**Work to be completed**
Convert the records into a Markdown table, starting with the line that contains "In the photo, does" and continuing through the end of the records. Use the columns Row and Line, number each line, and omit blank lines.

[Dataset rows]
----

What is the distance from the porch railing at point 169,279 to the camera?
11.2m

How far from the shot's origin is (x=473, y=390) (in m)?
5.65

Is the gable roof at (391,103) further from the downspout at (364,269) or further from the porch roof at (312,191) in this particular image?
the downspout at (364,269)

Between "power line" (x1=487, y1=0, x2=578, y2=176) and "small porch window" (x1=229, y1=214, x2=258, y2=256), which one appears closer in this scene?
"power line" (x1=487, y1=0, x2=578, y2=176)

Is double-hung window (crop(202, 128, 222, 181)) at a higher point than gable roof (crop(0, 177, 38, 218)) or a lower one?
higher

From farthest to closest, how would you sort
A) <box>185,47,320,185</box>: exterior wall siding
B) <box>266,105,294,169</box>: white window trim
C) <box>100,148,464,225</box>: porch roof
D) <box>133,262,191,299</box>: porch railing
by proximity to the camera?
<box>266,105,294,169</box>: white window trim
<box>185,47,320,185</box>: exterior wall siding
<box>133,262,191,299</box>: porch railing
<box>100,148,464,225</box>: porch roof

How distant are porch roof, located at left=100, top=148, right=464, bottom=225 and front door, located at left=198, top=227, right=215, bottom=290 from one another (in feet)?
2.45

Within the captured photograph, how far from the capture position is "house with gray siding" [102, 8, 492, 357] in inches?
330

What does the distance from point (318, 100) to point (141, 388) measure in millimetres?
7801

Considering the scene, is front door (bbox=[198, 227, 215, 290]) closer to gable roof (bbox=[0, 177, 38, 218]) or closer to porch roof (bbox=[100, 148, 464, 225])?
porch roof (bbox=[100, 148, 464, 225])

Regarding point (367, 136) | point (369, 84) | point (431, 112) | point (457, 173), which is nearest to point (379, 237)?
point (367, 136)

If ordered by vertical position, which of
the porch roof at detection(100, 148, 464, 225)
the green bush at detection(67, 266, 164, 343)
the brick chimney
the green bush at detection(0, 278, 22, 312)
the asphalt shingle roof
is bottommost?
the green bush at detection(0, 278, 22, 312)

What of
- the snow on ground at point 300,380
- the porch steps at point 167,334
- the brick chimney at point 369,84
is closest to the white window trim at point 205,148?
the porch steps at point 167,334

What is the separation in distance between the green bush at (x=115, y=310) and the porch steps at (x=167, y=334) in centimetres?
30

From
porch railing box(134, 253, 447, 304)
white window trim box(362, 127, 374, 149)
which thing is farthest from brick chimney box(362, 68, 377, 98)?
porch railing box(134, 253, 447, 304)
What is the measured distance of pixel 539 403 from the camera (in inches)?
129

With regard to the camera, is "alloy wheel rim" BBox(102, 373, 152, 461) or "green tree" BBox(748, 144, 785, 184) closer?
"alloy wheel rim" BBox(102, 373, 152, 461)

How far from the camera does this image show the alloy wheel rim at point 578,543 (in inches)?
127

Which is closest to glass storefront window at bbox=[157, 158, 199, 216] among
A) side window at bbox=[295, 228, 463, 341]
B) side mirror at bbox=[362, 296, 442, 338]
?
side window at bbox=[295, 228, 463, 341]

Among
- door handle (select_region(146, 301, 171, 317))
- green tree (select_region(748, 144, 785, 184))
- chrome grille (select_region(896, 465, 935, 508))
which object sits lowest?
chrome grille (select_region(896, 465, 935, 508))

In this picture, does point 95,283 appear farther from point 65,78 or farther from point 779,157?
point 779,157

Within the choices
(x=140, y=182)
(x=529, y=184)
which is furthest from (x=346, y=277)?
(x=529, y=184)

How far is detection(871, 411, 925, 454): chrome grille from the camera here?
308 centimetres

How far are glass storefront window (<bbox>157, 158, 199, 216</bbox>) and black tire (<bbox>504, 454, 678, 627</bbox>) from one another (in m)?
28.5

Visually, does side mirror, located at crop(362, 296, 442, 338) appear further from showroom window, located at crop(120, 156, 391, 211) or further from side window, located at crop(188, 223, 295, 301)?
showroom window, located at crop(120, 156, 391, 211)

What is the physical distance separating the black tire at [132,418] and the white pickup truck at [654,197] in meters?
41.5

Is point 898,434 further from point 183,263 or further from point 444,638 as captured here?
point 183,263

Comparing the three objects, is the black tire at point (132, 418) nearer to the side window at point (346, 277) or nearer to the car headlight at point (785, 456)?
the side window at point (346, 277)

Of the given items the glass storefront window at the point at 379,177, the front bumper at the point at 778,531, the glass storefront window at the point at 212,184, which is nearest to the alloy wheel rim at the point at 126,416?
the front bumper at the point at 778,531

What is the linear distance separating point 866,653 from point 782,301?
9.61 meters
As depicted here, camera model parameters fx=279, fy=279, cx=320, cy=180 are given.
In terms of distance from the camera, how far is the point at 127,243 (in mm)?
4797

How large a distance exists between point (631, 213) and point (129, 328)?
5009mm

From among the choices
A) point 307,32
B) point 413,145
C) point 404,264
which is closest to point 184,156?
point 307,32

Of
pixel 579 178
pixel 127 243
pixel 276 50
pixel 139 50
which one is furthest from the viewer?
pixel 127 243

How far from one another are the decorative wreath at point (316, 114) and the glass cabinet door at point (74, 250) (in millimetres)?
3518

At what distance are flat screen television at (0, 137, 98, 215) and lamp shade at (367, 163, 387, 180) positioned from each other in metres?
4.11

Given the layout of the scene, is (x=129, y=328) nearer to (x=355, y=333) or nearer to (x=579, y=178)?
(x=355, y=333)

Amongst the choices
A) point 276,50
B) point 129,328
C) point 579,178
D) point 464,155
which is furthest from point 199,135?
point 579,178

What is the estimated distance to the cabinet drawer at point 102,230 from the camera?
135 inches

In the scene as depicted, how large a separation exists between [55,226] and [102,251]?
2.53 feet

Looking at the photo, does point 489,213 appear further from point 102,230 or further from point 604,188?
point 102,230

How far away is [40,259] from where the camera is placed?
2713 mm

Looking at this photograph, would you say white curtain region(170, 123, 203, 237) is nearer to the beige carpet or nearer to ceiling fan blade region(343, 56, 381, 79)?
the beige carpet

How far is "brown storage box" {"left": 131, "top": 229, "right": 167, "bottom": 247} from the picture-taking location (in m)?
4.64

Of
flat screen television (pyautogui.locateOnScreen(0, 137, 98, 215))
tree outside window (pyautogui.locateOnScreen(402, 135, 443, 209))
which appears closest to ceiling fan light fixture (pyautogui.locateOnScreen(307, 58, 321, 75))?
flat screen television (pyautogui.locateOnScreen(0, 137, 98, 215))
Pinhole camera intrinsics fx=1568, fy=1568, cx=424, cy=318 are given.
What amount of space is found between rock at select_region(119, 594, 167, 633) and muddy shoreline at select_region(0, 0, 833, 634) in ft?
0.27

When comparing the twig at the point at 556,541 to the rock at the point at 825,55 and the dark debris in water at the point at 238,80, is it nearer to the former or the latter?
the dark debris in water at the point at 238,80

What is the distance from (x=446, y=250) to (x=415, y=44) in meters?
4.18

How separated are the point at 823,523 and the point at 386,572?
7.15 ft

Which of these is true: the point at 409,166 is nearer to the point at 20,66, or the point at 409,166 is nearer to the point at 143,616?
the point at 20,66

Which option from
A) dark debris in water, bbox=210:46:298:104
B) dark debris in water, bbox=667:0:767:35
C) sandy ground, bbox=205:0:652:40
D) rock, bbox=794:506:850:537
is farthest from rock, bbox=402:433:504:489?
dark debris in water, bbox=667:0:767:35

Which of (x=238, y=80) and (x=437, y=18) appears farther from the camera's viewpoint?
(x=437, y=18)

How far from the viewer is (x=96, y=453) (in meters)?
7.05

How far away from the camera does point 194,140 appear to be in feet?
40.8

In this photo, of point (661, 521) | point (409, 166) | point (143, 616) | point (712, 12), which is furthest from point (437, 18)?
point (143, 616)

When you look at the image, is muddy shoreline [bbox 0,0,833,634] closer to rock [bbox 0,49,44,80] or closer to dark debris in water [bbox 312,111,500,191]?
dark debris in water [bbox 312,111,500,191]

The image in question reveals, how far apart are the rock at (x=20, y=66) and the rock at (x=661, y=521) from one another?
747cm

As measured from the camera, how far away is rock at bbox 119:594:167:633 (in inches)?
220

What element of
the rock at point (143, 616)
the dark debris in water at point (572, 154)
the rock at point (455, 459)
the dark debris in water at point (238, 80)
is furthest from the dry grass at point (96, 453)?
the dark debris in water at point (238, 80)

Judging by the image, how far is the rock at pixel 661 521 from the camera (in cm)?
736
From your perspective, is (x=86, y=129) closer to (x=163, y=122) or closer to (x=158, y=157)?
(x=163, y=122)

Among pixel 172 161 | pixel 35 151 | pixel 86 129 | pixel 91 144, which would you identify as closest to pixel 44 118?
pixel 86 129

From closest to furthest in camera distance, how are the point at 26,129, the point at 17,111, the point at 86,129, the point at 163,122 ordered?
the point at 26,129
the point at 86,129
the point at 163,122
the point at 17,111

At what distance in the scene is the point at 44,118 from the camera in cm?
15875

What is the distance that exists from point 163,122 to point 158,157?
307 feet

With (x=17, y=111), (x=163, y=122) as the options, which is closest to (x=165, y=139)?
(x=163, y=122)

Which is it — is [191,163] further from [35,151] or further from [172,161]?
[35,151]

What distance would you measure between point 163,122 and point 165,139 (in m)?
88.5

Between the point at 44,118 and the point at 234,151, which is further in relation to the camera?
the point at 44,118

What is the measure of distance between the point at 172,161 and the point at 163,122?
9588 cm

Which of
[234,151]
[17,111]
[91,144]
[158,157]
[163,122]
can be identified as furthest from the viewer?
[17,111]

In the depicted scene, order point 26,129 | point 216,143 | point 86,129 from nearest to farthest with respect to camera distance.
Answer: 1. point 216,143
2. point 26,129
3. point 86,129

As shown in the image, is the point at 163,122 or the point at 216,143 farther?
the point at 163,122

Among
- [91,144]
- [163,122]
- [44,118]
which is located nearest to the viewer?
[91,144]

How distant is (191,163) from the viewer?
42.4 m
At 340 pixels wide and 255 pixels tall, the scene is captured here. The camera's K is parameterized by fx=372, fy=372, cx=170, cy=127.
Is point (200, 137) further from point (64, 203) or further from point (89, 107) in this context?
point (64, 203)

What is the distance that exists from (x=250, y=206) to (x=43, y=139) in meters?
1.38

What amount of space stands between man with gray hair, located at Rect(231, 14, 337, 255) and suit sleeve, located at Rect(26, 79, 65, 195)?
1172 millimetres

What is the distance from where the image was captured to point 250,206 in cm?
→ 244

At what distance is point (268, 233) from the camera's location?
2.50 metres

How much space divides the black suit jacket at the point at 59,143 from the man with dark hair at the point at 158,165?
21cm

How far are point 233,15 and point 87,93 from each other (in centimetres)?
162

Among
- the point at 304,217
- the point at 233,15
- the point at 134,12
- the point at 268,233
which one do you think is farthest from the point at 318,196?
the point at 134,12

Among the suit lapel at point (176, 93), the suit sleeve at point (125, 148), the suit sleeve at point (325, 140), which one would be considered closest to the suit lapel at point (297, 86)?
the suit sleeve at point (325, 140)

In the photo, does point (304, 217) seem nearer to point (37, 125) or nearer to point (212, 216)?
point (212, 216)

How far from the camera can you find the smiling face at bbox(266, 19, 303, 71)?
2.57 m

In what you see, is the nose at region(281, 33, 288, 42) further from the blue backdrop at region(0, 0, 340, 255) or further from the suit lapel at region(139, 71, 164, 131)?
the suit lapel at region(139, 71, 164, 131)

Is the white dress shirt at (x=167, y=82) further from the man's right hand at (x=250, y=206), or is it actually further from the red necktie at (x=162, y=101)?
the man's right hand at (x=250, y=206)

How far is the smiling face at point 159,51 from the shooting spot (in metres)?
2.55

----

**Reply to the task**
| Row | Line |
|---|---|
| 1 | In the photo, does point (304, 217) seem nearer to point (37, 125) or nearer to point (212, 216)? |
| 2 | point (212, 216) |
| 3 | How far from the camera can you find the smiling face at bbox(266, 19, 303, 71)? |
| 4 | 2.57 m |
| 5 | In what you see, is the nose at region(281, 33, 288, 42) further from the blue backdrop at region(0, 0, 340, 255) or further from the suit lapel at region(139, 71, 164, 131)? |
| 6 | the suit lapel at region(139, 71, 164, 131) |
| 7 | Is the white dress shirt at (x=167, y=82) further from the man's right hand at (x=250, y=206), or is it actually further from the red necktie at (x=162, y=101)? |
| 8 | the man's right hand at (x=250, y=206) |
| 9 | How far is the smiling face at point 159,51 from the shooting spot (in metres)? |
| 10 | 2.55 |